====== INFORMATION PROVIDED

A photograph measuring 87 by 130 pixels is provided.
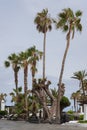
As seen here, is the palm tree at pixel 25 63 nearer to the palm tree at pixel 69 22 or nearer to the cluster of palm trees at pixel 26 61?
the cluster of palm trees at pixel 26 61

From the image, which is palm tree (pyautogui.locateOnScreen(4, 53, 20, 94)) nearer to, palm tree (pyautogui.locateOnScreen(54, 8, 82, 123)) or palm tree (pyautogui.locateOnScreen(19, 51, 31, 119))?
palm tree (pyautogui.locateOnScreen(19, 51, 31, 119))

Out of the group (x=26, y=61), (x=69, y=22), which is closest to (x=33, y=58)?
(x=26, y=61)

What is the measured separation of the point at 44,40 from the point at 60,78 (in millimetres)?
9510

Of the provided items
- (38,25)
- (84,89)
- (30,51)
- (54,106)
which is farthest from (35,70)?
(84,89)

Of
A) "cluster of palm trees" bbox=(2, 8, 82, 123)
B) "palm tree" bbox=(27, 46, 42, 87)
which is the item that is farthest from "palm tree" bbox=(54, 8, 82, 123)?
"palm tree" bbox=(27, 46, 42, 87)

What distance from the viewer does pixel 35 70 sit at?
7725cm

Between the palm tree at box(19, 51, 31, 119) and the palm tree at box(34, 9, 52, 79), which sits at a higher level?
the palm tree at box(34, 9, 52, 79)

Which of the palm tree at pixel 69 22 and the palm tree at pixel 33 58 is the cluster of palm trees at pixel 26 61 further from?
the palm tree at pixel 69 22

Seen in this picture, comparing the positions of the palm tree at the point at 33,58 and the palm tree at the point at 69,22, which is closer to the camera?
the palm tree at the point at 69,22

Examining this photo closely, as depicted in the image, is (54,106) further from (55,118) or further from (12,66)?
(12,66)

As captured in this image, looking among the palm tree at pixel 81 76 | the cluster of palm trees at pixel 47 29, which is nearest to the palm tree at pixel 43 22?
the cluster of palm trees at pixel 47 29

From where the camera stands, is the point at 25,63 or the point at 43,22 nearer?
the point at 43,22

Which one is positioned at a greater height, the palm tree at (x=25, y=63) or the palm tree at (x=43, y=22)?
the palm tree at (x=43, y=22)

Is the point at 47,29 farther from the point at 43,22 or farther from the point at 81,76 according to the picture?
the point at 81,76
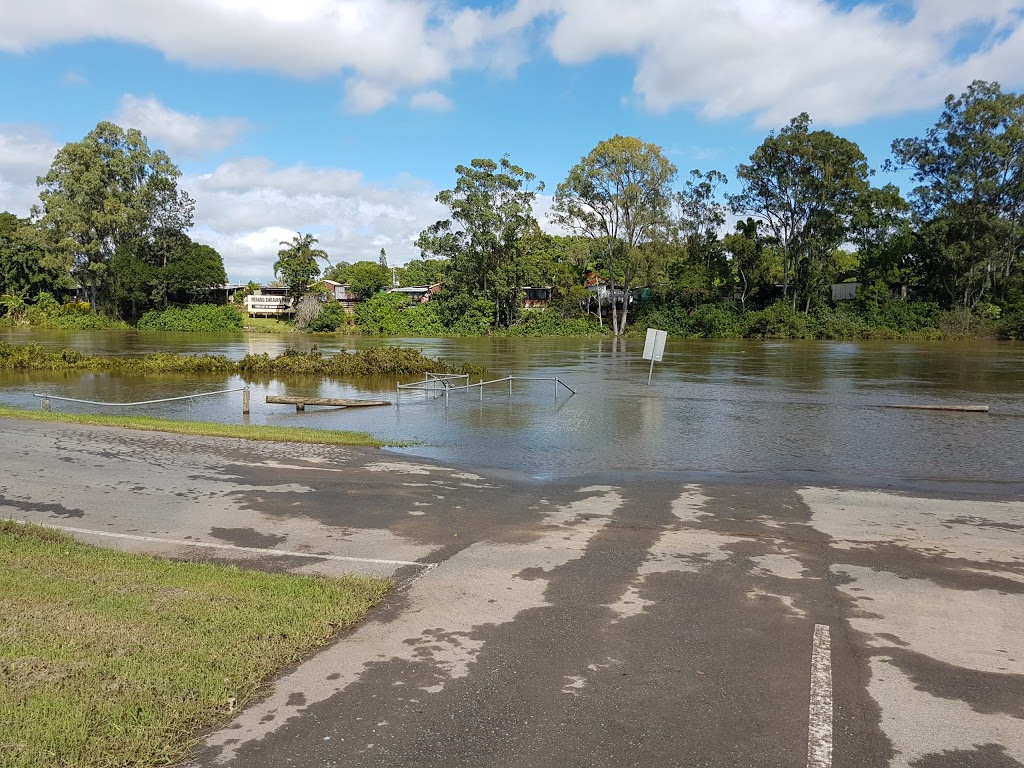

============

**WHAT YOU HAVE TO DO:** Count the lines above that contain the word "picture" and reply with the number alone.

**CORRECT OUTPUT:** 2